不義之財明媱也不想自己花,就當是間接幫陳融攢人品了。
把鑽石耳環重新收好,明媱這才發現原來首飾盒的中間有一層絲絨隔板,祁敘應該就是把耳環放在了底層。
至此,明媱也終於明白,為什麽晚上男人會說那句奇怪的話。
借了他四千,還在不知情的情況下收下了這個昂貴的耳環,兩人之間的賬的確不是一筆就能算清的。
狗男人還挺心機。
-
第二天,明媱準時來到宋導的片場。
這部戲明媱前後已經試鏡五次,加上今天是第六次了,宋導是個對選角非常嚴謹的導演,哪怕隻是一個不起眼的配角,他都會認真對待。
今天明媱試的是另一場戲。
台詞早已滾瓜爛熟,每一個情節也都熟記在心,明媱自認為最近研究了很多遍林芸芸的情感,今天應該會讓宋導滿意。
然而十分鍾的戲結束後,她看到宋導鎖著眉的表情就明白,又沒做對。
果然,宋導從監視器後走出來,邊歎氣邊搖頭——
“媱媱,你現在隻做到了林芸芸的表麵,你還沒有走到她的心裏。你看這段戲,講她和顧遠在一起後第一次為他的生日做了滿桌的菜,他卻沒有回來。
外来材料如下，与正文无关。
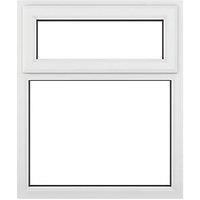 Crystal Top Opening Clear Triple-Glazed Casement White uPVC Window 905mm x 1040mm (518JM)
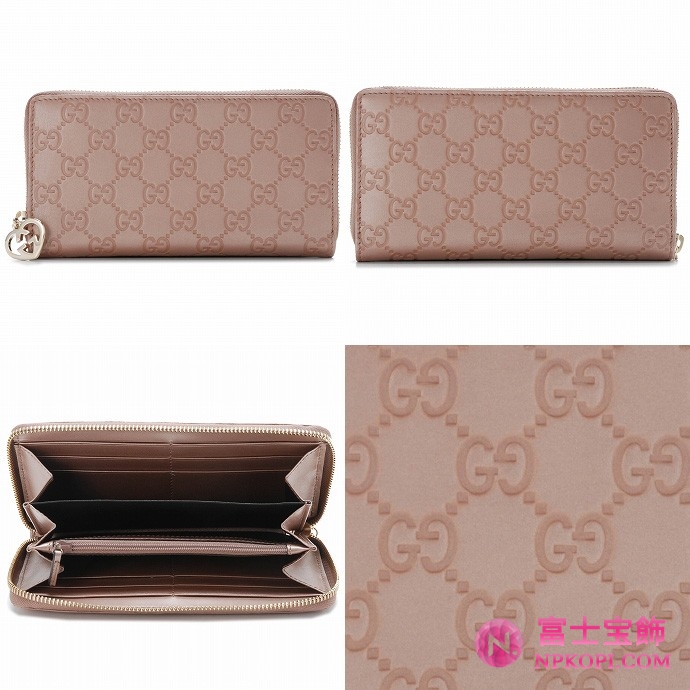 GUCCI/グッチ 2012年春夏新作LOVELYハートディテールラウンドファスナー長財布 282477 AHB1G 2729 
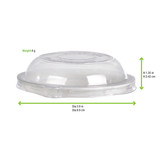 Clear PET Dome Lid for 210POB270 - D:3.66in H:1.18in - 1000 pcs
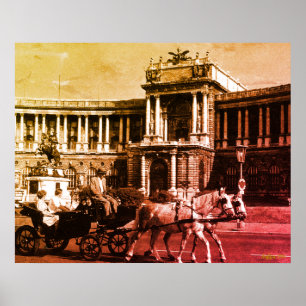 Vintage Österrike Wien Hofburgpalatset Poster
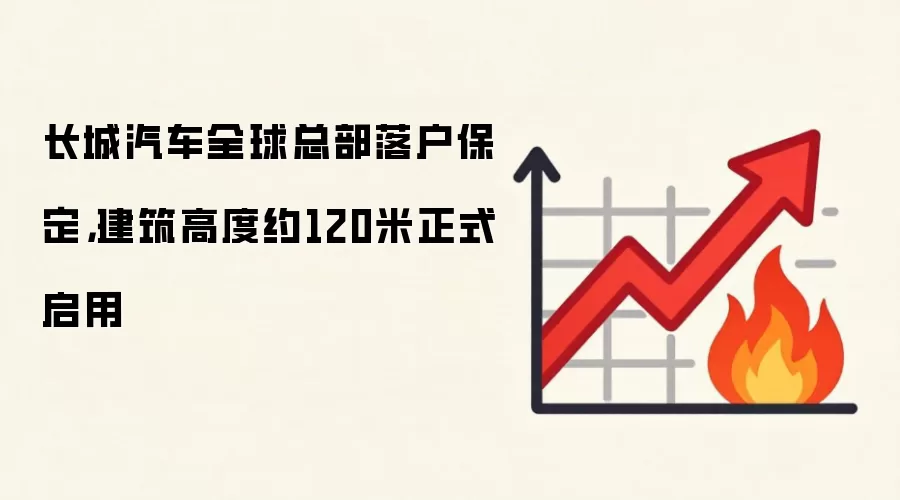 长城汽车全球总部落户保定，建筑高度约120米正式启用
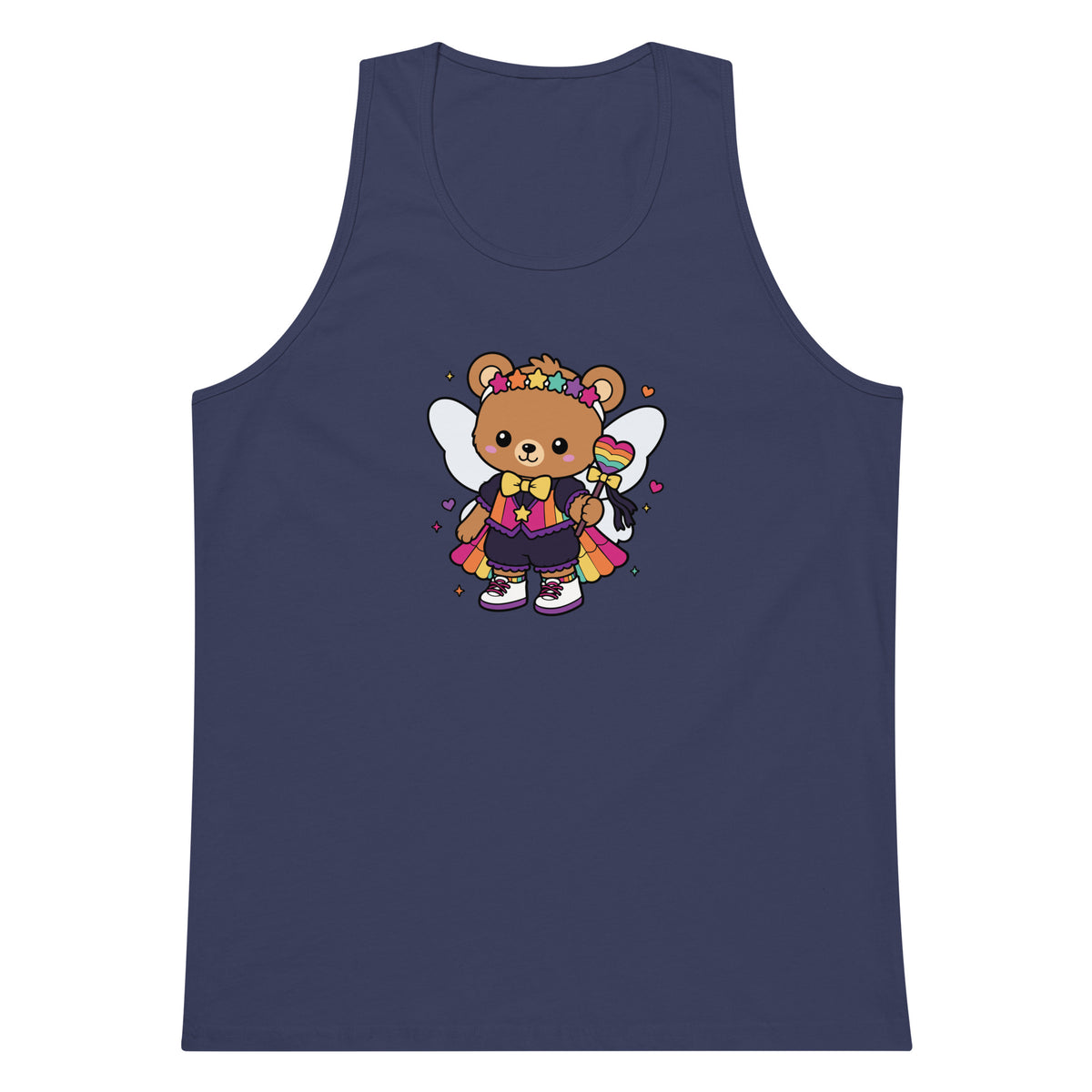 Rainbow Fairy Bear Pride Tank Top | Kawaii LGBTQ Pride Graphic Tank - Spinsterly Co
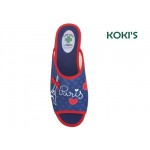 Καλοκαιρινές Γυναικείες Παντόφλες | Kokis 83108 Μπλε - Ανατομικές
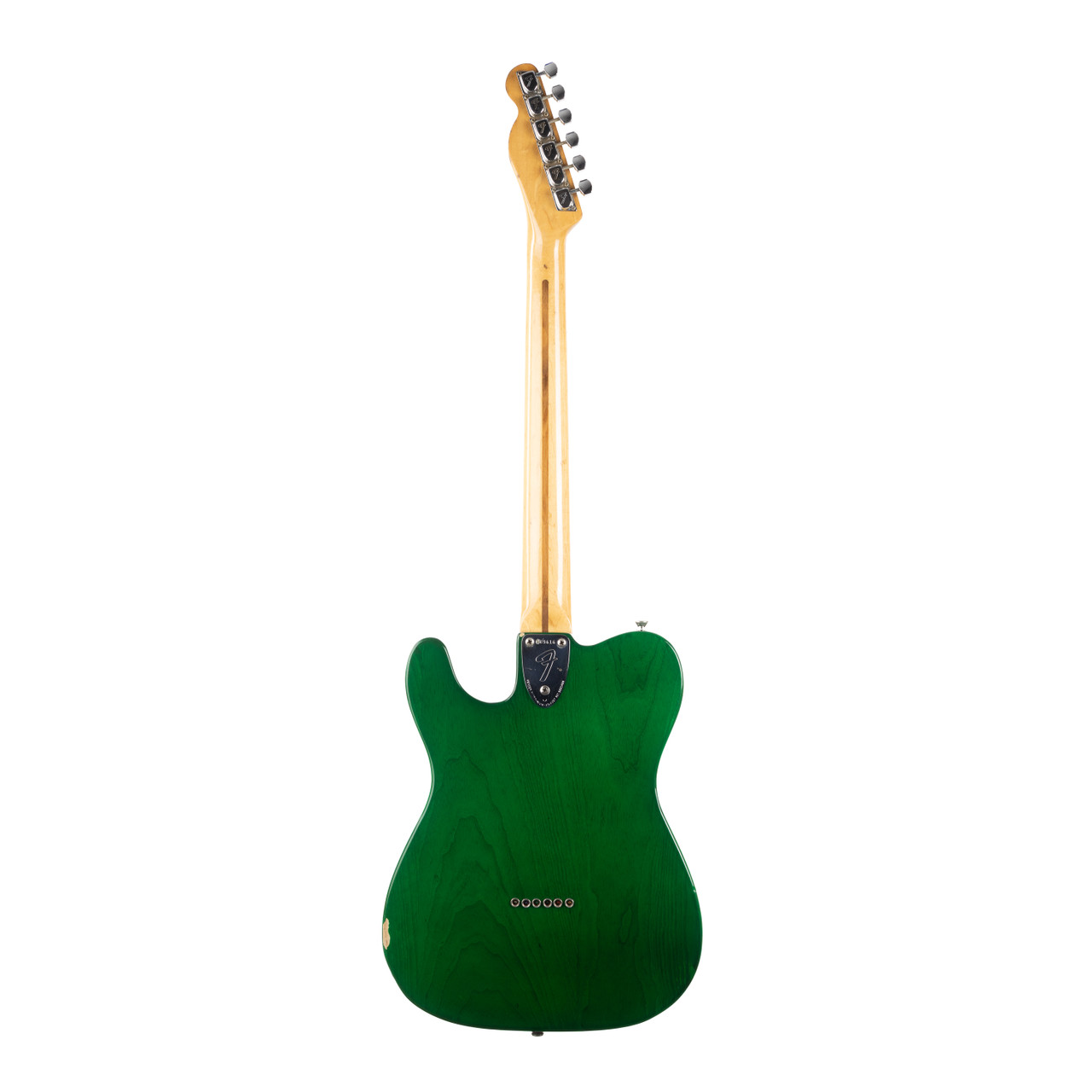 Vintage Fender Telecaster Custom Refinished Trans Green 1974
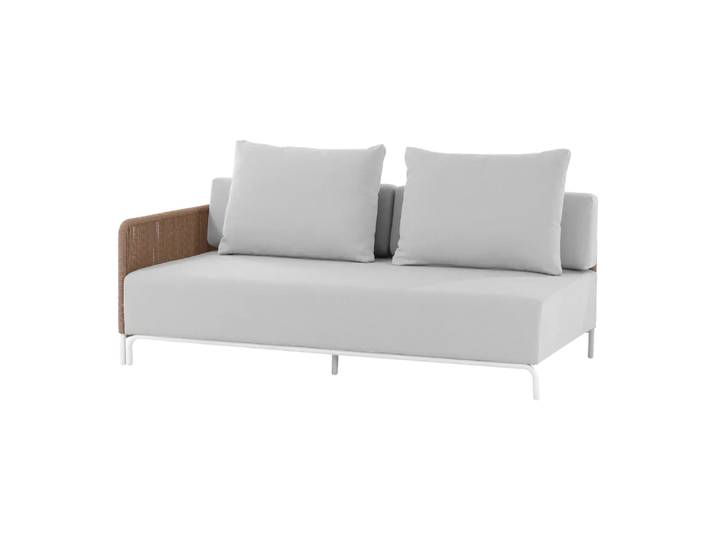 Lounge Element Maui, Edy&liv, hellgrau, Aluminium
你的林芸芸是很難過,但還不夠,她不僅難過,還很失望,不自信,甚至開始懷疑自己,這種痛苦,絕望,複雜的愛恨交織的感覺,你懂的吧?”
又來了。
明媱麻木地在心裏回答——我不懂。
怎麽那麽複雜啊!
比高考的數學題都難。
宋導又是一番諄諄教誨,從淺到深地分析,末了語重心長地說:“陳融那邊有關係找到了製片人,昨天組了個飯局,看得出她很想要這個角色,你要努把力啊,如果不能用實力說話,我也保不住你。”
明媱怔了好一會才輕輕道:“我明白,謝謝宋導。”
在今天之前,明媱對林芸芸這個角色都是誌在必得的。原因無他,在大學四年的學習裏,明媱的專業表現一直都很好,獎學金都拿了好幾次。
可今天之後,明媱沒信心了。
她從沒失敗這麽多次過。
一想到宋導鎖眉嚴肅的樣子明媱就很受挫,離開片場,她漫無目的地來到一家日式料理店。
在閨蜜小群發了定位——
【點擊就和寂寞姐姐一起吃飯。】
管星迪:【晚上lpl比賽,你管姐要看帥哥哥。】
簡寧倒是很快回了個OK,【你寧姐有空!馬上就到!】
等簡寧的時候明媱先叫了一瓶清酒,坐在小包廂的榻榻米上一個人喝著。
越喝越鬱悶,越鬱悶越不知不覺地喝得更多。
不知喝了多少,大概是累了,也可能是醉了,明媱覺得有些困,打算趴著眯一會。
桌上的手機沒過一會收到了新微信,可明媱沒聽見。
時間一分一秒過去,服務員來了幾次,見明媱睡著又不好意思叫醒,直到再次進來,明媱的手機在響,服務生趕緊幫忙接起來。
“喂,你好,請問是手機主人的朋友嗎?”
祁敘:“?”
他從一堆文件中坐直,心思都轉移過來,“你是誰。”
服務生:“手機的主人在我們店裏喝醉睡著了,如果您認識的話,方便來接一下她嗎?”
祁敘:“……”
二十分鍾後,祁敘到了這家日式料理店。
被服務生帶到包廂,推開門,明媱還趴在桌上熟睡著。
桌上放著一個空的清酒瓶。
確定了她的安全,祁敘先去結賬,然後才回到包廂裏拍她的肩,“醒醒。”
明媱紋絲不動。
祁敘便也沒再喊,直接把她抱起來往外走。
大概是被人挪動了位置,明媱終於有了點反應,原以為至少會睜開眼看一看祁敘,結果她隻是扭了兩下,找了個舒服的姿勢繼續睡,嘴裏嘟噥了一句,“你爬過來的嗎,等你半天了。”
“……”
把人送到車上,係好安全帶,祁敘終於得空坐下來,安安靜靜地,近距離地看著明媱。
她睫毛很長,白皙皮膚上可以看到細小的絨毛。
像嬰兒般,很幹淨。
慢慢的,祁敘的記憶與眼前的畫麵重疊,交換。
上一次這樣近距離地看她,還是兩年前那場煙花秀。
她手裏拿著一瓶啤酒,嘴裏咬著可以吹響的哨子,臉紅撲撲的,在人群裏笑著,閃耀著。
當時她對自己說新年快樂。
眼裏閃著比煙花還漂亮的顏色。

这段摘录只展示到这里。